> _WORK ORDER_
Give the lines below again, exactly as they stand, and leave out the images.

> _GIVEN MATERIAL_
============================================================
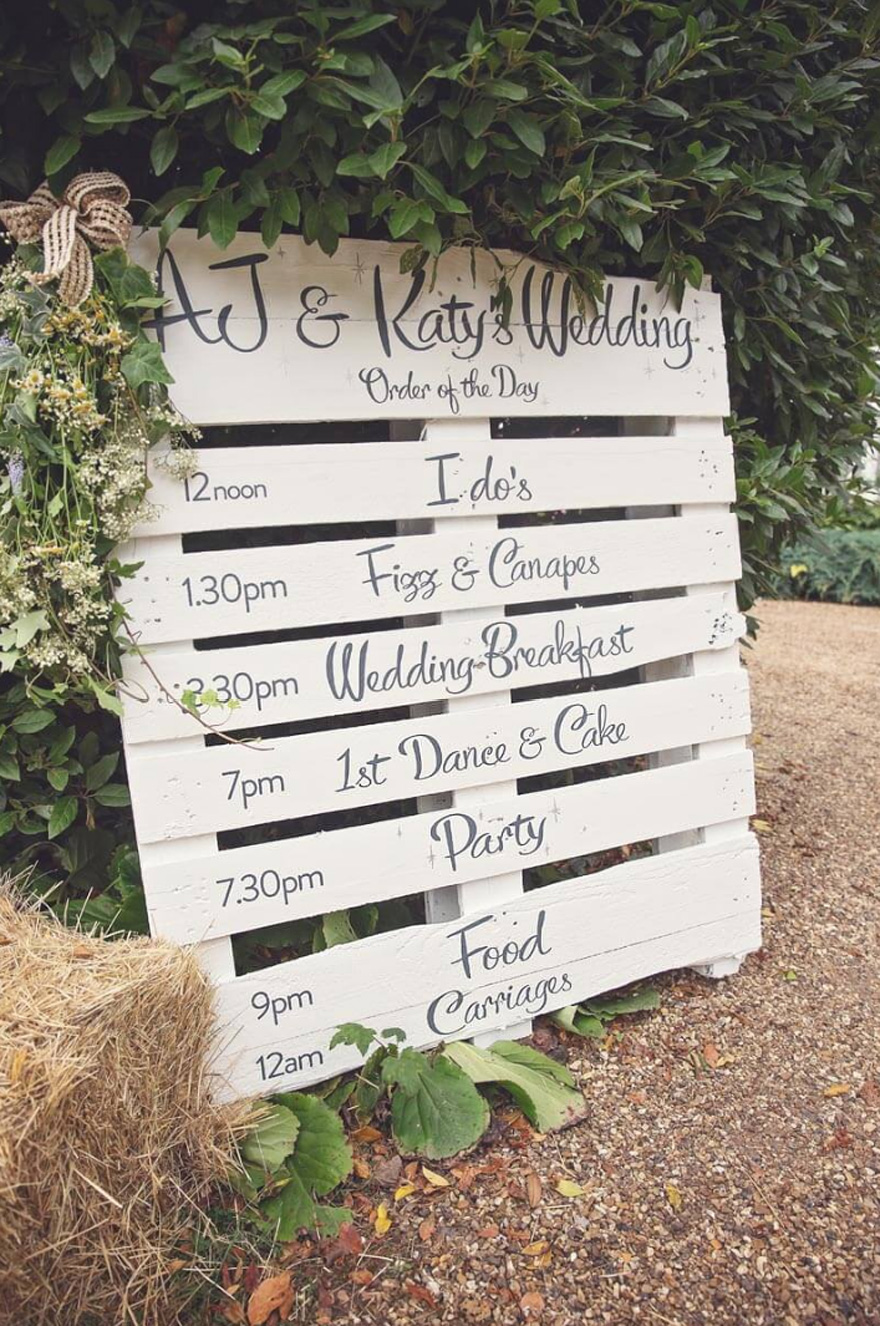 Marquee Wedding from Energy Photographic - Wedding Timeline Sign Ideas - Best Wedding Signs - Pallet Wedding Sign - DIY Wedding Signs - Order of the Day Wedding Ideas | Confetti.co.uk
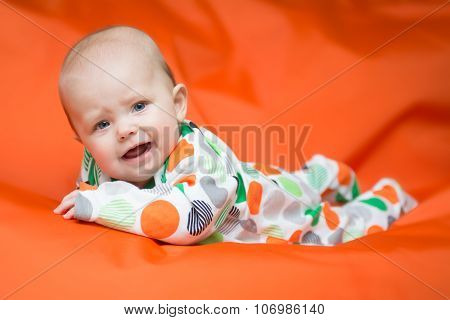 Baby Girl Lying On A Belly On An Orange Pillow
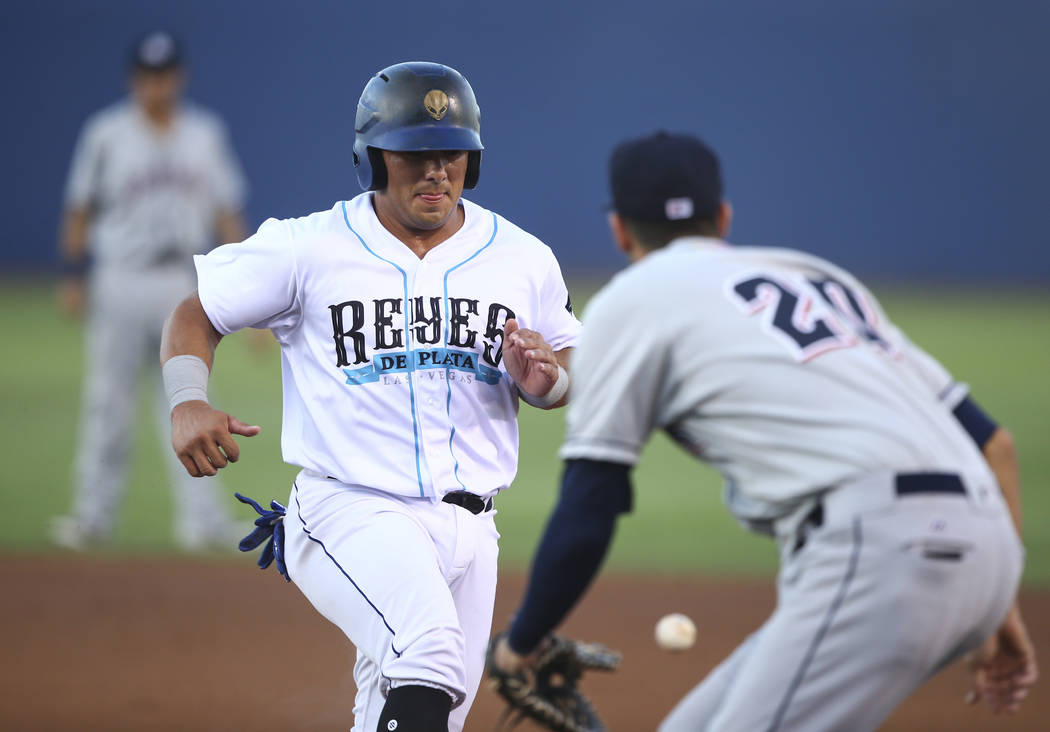 "Las Vegas 51s' Phillip Evans returns to first base to avoid being tagged out by the Colorado Springs Sky Sox during the debut of the ""Reyes de Plata"" (Silver Kings), part of a ne ..."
============================================================
> _TASK SOLUTION_
 Marquee Wedding from Energy Photographic - Wedding Timeline Sign Ideas - Best Wedding Signs - Pallet Wedding Sign - DIY Wedding Signs - Order of the Day Wedding Ideas | Confetti.co.uk
 Baby Girl Lying On A Belly On An Orange Pillow
 "Las Vegas 51s' Phillip Evans returns to first base to avoid being tagged out by the Colorado Springs Sky Sox during the debut of the ""Reyes de Plata"" (Silver Kings), part of a ne ..."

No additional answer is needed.